Stockhausen Opera 'Mittwoch Aus Licht' Played In Helicopters For London 2012 Festival

Helicopters Play Music In New Opera

The helicopters in this opera are more than just swift-flying emergency transportation vehicles. They're instruments, too.

The Birmingham Opera Company will produce the first complete performance of Karlheinz Stockhausen's opera "Mittwoch aus Licht" as a part of the London 2012 Festival in August, a cultural festival accompanying the athletic events of the Olympics this summer.

Completed in 1998, the opera's six parts come together for a five-hour-long sonic extravaganza that has never before been performed in full. "Mittwoch" opens with an hour of electronic music, and is soon followed by an acapella choir singing in a made-up language.

"I'm as terrified of this as I can remember ever having been, but in a good way," "Mittwoch" director Graham Vick told the Telegraph.
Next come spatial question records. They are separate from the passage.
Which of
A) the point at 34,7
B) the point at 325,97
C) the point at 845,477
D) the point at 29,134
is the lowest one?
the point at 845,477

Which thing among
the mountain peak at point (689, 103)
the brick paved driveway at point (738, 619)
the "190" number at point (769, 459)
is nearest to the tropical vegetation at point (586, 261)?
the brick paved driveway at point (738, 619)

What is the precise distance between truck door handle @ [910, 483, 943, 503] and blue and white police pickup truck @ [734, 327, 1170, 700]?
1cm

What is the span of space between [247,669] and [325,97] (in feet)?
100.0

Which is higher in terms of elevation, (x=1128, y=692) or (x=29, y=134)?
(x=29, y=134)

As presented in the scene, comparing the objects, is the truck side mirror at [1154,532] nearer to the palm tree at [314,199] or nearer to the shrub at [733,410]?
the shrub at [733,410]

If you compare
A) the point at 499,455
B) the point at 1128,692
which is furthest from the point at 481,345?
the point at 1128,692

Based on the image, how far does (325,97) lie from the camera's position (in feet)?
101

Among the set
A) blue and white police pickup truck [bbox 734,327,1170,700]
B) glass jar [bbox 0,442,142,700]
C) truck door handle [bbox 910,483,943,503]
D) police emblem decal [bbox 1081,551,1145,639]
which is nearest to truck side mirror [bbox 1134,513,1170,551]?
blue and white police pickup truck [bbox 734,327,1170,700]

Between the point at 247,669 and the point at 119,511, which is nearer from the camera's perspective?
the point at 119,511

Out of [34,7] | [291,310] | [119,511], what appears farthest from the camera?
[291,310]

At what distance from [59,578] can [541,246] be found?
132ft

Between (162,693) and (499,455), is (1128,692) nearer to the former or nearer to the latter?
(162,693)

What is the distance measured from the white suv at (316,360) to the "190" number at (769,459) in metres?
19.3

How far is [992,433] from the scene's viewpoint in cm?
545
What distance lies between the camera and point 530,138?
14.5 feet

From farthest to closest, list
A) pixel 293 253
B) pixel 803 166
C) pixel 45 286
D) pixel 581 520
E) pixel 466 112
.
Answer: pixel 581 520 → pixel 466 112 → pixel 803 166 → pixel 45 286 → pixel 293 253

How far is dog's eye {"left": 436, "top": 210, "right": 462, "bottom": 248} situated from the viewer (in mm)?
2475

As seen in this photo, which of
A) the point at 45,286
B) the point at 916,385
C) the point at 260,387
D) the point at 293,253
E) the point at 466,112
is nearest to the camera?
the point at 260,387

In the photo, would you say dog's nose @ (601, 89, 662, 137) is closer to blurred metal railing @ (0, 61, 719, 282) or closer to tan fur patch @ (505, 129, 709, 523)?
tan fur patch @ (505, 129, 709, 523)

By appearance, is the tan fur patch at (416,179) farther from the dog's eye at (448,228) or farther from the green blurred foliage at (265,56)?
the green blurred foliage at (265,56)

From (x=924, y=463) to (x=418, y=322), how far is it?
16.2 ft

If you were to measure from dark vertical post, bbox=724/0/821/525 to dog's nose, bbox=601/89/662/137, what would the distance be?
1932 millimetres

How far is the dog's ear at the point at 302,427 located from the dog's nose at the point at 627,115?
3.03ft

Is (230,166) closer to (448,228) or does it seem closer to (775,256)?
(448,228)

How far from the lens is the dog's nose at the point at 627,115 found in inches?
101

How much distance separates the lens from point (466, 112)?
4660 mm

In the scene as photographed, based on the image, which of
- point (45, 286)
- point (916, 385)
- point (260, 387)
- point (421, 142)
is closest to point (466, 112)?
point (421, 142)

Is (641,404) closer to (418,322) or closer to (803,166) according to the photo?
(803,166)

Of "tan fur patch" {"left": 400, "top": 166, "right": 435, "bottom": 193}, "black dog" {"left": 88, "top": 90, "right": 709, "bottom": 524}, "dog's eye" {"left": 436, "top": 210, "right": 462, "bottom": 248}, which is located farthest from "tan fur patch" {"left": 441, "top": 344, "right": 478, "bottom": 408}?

But one of the most startling components of the opera is Stockhausen's Helicopter String Quartet, a part of "Mittwoch" that lasts about 20 minutes. The quartet involves four helicopters, each equipped with a pilot, sound and audio technicians, and the string quartet players, with the sound of the helicopter itself considered one of the instruments. The audio and video are then transmitted to the audience below. It was first performed in 1995. In the 2012 production, Radio 1's DJ Nihal will stand in for Stockhausen as a kind of moderator during the helicopter quartet, adding commentary and taking questions from the audience.

"Stockhausen's vision is utterly beguiling, seductive, irresistible and fabulous," Vick told the Guardian. "He is one of the great originals of all time: a dreamer, a visionary, a man who dared to believe that things were possible which I have no idea how to achieve."

Vick went on to describe some of the many difficulties involved in staging the opera, which, aside from its aerial component, will require two performance halls, two choirs, and more. The two performance halls are located inside a former chemical plant large enough to land the helicopters.

Music director and longtime Stockhausen collaborator Kathinka Pasveer told the BBC of "Mittwoch" that the composer had "longed for its premiere up to his death."

In addition to its live performance, the show will also be broadcast live on The Space, a digital arts and media service run by the BBC and Arts Council England, allowing anyone with an internet connection to get in on the action.